Standing up to the Russians in the occupied city of Kherson

Des habitants de Kherson font face à des soldats russes.
Des habitants de Kherson font face à des soldats russes. © Observateurs

On March 2, Russian army trucks and tanks entered Kherson, the first major Ukrainian city to become occupied. We spoke to two residents who told us about what happened in the hours after the city was taken.


As soon as the Russian army took control of the city, they imposed strict rules, including a curfew and a ban on gatherings, as Anna (not real name) explains.

During the day, you can go out in groups of one or two, if not, they shoot. Curfew is from 8pm to 6am.
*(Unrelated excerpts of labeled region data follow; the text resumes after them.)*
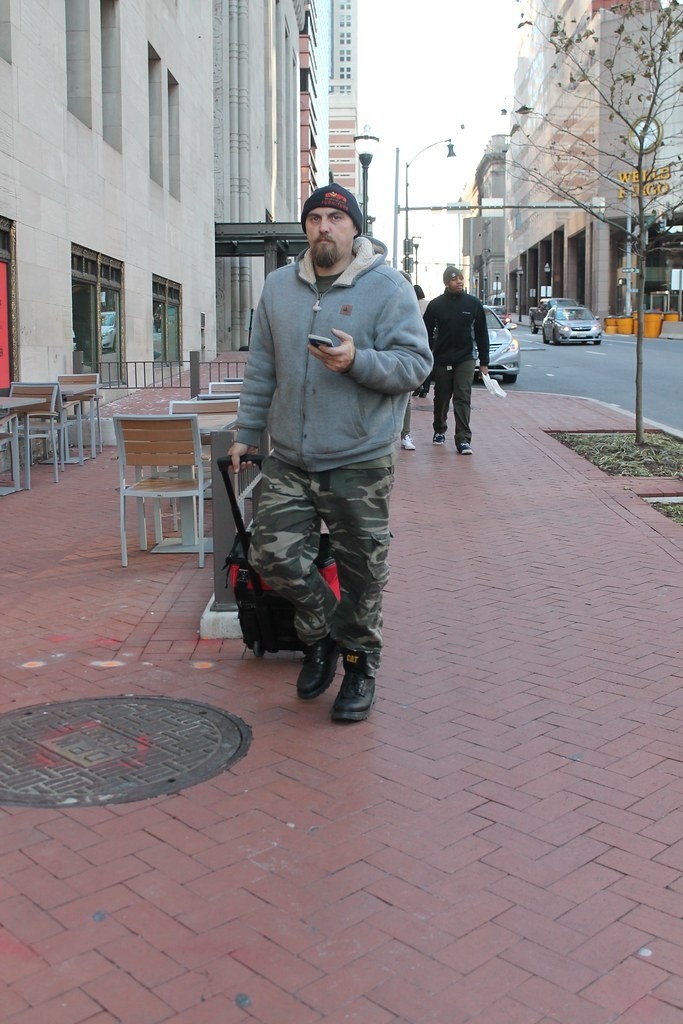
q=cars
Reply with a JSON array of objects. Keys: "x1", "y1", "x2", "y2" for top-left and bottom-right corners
[
  {"x1": 541, "y1": 305, "x2": 603, "y2": 346},
  {"x1": 473, "y1": 304, "x2": 521, "y2": 384},
  {"x1": 488, "y1": 305, "x2": 513, "y2": 331},
  {"x1": 101, "y1": 311, "x2": 116, "y2": 351}
]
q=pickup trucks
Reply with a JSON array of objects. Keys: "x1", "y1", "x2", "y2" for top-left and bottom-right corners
[{"x1": 529, "y1": 297, "x2": 582, "y2": 335}]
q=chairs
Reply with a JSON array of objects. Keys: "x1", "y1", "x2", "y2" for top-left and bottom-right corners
[
  {"x1": 112, "y1": 413, "x2": 211, "y2": 568},
  {"x1": 0, "y1": 413, "x2": 24, "y2": 497},
  {"x1": 169, "y1": 377, "x2": 244, "y2": 417},
  {"x1": 5, "y1": 384, "x2": 59, "y2": 490},
  {"x1": 57, "y1": 373, "x2": 102, "y2": 456},
  {"x1": 11, "y1": 382, "x2": 84, "y2": 472}
]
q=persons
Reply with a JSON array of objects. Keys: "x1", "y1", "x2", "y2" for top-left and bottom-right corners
[
  {"x1": 396, "y1": 269, "x2": 416, "y2": 451},
  {"x1": 228, "y1": 183, "x2": 433, "y2": 722},
  {"x1": 423, "y1": 266, "x2": 490, "y2": 455},
  {"x1": 411, "y1": 285, "x2": 432, "y2": 398}
]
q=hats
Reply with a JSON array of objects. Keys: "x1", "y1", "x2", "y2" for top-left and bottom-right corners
[
  {"x1": 399, "y1": 271, "x2": 412, "y2": 284},
  {"x1": 300, "y1": 183, "x2": 363, "y2": 240},
  {"x1": 443, "y1": 266, "x2": 464, "y2": 285}
]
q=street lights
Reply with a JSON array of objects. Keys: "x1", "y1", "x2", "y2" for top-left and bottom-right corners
[
  {"x1": 573, "y1": 169, "x2": 632, "y2": 316},
  {"x1": 495, "y1": 272, "x2": 500, "y2": 306},
  {"x1": 352, "y1": 126, "x2": 380, "y2": 235},
  {"x1": 544, "y1": 262, "x2": 550, "y2": 297},
  {"x1": 483, "y1": 274, "x2": 489, "y2": 304},
  {"x1": 405, "y1": 139, "x2": 456, "y2": 273},
  {"x1": 517, "y1": 267, "x2": 524, "y2": 322},
  {"x1": 411, "y1": 236, "x2": 422, "y2": 285}
]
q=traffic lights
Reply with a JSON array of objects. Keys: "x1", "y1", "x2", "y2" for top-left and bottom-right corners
[{"x1": 618, "y1": 278, "x2": 626, "y2": 285}]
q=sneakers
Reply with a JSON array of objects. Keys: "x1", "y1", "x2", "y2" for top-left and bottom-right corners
[
  {"x1": 401, "y1": 434, "x2": 415, "y2": 449},
  {"x1": 297, "y1": 632, "x2": 341, "y2": 699},
  {"x1": 331, "y1": 647, "x2": 376, "y2": 721},
  {"x1": 433, "y1": 432, "x2": 445, "y2": 445},
  {"x1": 457, "y1": 442, "x2": 473, "y2": 454}
]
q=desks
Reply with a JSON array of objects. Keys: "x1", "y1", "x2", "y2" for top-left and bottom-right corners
[
  {"x1": 60, "y1": 384, "x2": 103, "y2": 467},
  {"x1": 150, "y1": 415, "x2": 238, "y2": 553},
  {"x1": 0, "y1": 396, "x2": 46, "y2": 490}
]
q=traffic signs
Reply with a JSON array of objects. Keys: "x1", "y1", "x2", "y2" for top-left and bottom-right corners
[{"x1": 621, "y1": 267, "x2": 635, "y2": 273}]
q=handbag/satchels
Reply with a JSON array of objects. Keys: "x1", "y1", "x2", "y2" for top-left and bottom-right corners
[{"x1": 481, "y1": 372, "x2": 507, "y2": 398}]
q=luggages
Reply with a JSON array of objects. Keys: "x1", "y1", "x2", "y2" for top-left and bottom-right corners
[{"x1": 217, "y1": 454, "x2": 341, "y2": 658}]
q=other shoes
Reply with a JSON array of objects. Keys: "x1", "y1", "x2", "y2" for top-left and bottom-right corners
[
  {"x1": 419, "y1": 393, "x2": 427, "y2": 398},
  {"x1": 412, "y1": 384, "x2": 424, "y2": 396}
]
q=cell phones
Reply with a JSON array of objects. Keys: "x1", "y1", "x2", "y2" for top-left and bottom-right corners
[{"x1": 308, "y1": 334, "x2": 334, "y2": 349}]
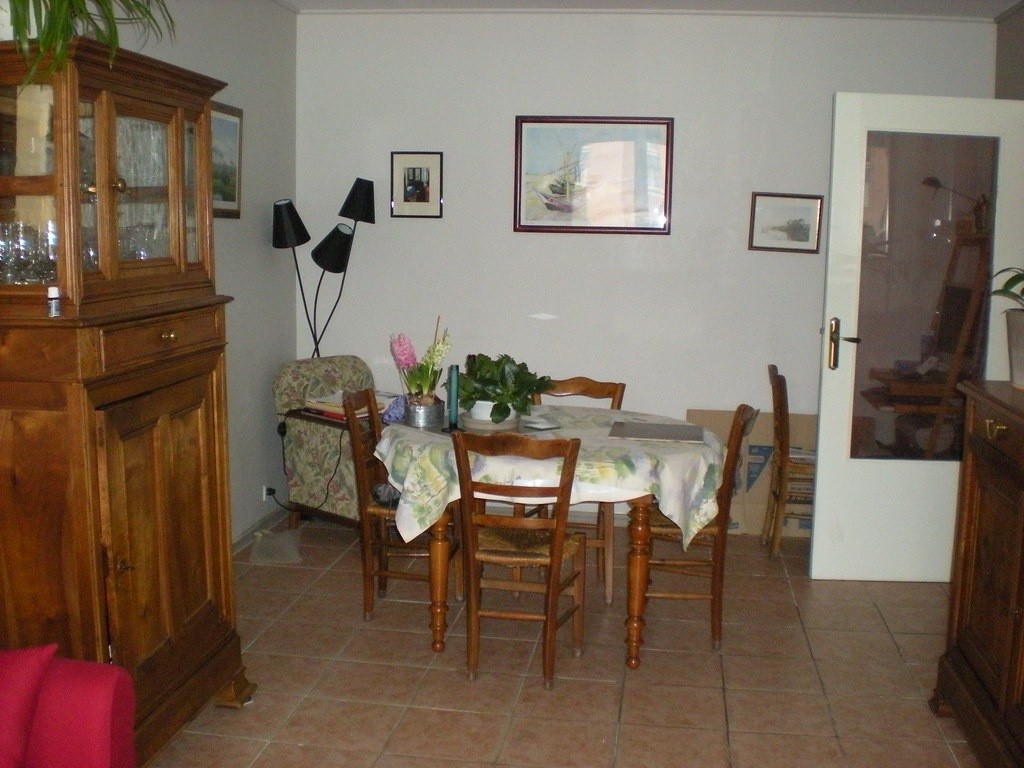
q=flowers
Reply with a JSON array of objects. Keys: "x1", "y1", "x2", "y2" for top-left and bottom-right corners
[{"x1": 390, "y1": 317, "x2": 453, "y2": 399}]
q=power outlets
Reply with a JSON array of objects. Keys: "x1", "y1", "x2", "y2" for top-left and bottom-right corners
[{"x1": 262, "y1": 484, "x2": 275, "y2": 500}]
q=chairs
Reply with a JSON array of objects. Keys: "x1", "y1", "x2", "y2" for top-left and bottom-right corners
[
  {"x1": 764, "y1": 364, "x2": 861, "y2": 556},
  {"x1": 510, "y1": 376, "x2": 627, "y2": 605},
  {"x1": 341, "y1": 388, "x2": 465, "y2": 653},
  {"x1": 465, "y1": 429, "x2": 584, "y2": 687},
  {"x1": 631, "y1": 402, "x2": 765, "y2": 653}
]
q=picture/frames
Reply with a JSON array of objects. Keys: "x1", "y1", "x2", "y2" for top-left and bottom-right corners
[
  {"x1": 204, "y1": 100, "x2": 245, "y2": 219},
  {"x1": 747, "y1": 190, "x2": 823, "y2": 254},
  {"x1": 390, "y1": 150, "x2": 445, "y2": 219},
  {"x1": 512, "y1": 116, "x2": 675, "y2": 234}
]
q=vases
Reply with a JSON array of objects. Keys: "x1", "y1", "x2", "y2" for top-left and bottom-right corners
[{"x1": 407, "y1": 389, "x2": 442, "y2": 424}]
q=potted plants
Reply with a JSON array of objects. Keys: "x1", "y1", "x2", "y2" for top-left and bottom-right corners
[
  {"x1": 439, "y1": 355, "x2": 550, "y2": 421},
  {"x1": 991, "y1": 264, "x2": 1024, "y2": 391}
]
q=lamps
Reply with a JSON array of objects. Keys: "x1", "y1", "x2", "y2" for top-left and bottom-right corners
[
  {"x1": 274, "y1": 177, "x2": 378, "y2": 362},
  {"x1": 922, "y1": 175, "x2": 984, "y2": 204}
]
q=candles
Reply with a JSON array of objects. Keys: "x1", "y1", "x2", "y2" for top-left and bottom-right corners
[{"x1": 446, "y1": 364, "x2": 458, "y2": 423}]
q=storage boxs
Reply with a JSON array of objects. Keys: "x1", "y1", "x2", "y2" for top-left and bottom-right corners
[{"x1": 685, "y1": 408, "x2": 875, "y2": 541}]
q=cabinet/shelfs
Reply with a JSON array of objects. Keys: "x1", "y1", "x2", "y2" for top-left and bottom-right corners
[
  {"x1": 1, "y1": 34, "x2": 256, "y2": 764},
  {"x1": 926, "y1": 379, "x2": 1024, "y2": 768}
]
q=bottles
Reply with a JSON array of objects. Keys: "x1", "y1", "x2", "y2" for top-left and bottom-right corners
[{"x1": 46, "y1": 289, "x2": 60, "y2": 319}]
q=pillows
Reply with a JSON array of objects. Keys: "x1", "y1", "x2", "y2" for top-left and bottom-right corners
[{"x1": 0, "y1": 644, "x2": 60, "y2": 768}]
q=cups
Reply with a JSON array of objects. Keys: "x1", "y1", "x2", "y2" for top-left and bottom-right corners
[{"x1": 0, "y1": 221, "x2": 176, "y2": 286}]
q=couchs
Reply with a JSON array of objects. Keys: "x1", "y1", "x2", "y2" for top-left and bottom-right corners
[
  {"x1": 274, "y1": 354, "x2": 389, "y2": 518},
  {"x1": 0, "y1": 643, "x2": 136, "y2": 768}
]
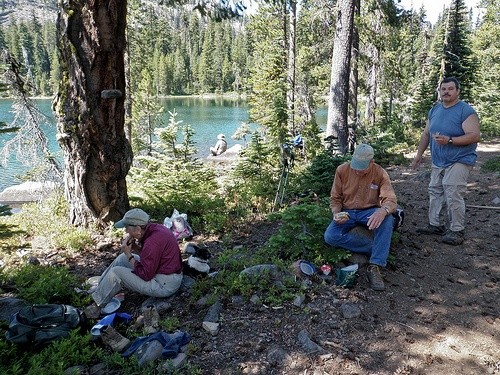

If you go out, they shoot.

At the moment, the main problem in the city is that there is almost no food in the shops, no medicine. There are no more deliveries since the town was occupied.

A resident films Russian army tanks and trucks stationed in Kherson, 4 March 2022.

Vera (not real name), another Kherson resident, told us that the Russian army has done everything to isolate the population.

They have cut off the mobile connection. People can't call each other, contact their relatives, call people in the countryside. They cut off Ukrainian television and replaced them with their own Russian channels.

Despite the fear, the people of Kherson are openly protesting against the Russian occupiers:

There are demonstrations every day in Kherson. With these protests, we show that we don't need Russian peace (...). We don't need them. We lived very well in our city.

Protest against the presence of the Russian army in Kherson, Monday 7 March 2022.